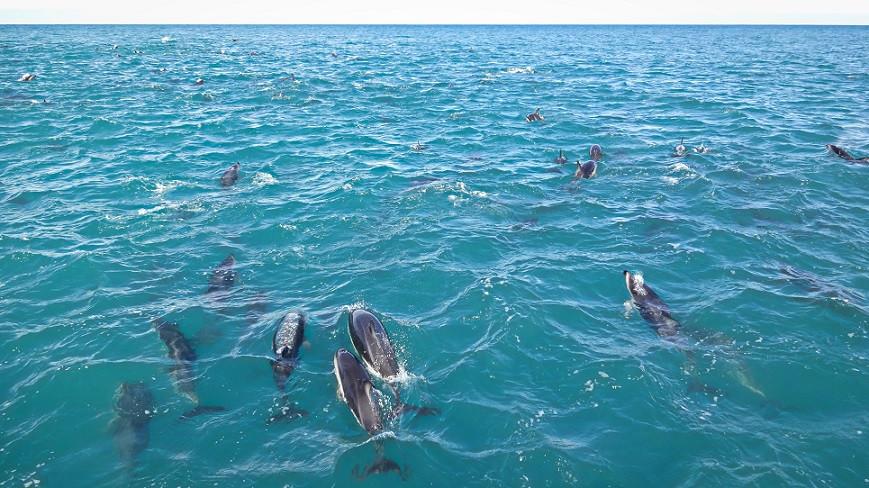 Dusky Delfin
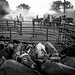 Rodeo B&W_MG_4646 by Kent Budge Photography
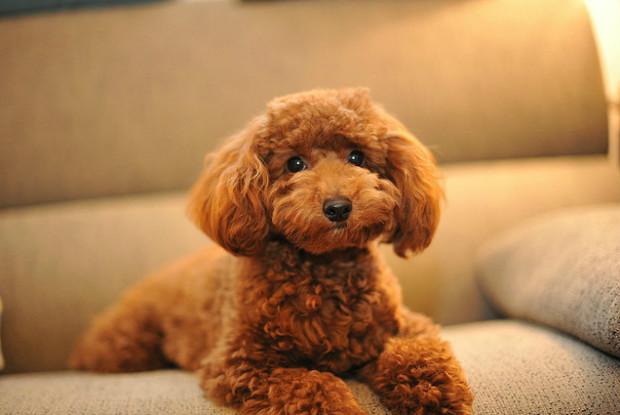 毛が抜けない犬のプードル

- EXERCISE BRIEF
Please reprint the whole listing exactly and omit its pictures.

- ANSWER FOR THE TASK
 Dusky Delfin
 Rodeo B&W_MG_4646 by Kent Budge Photography
 毛が抜けない犬のプードル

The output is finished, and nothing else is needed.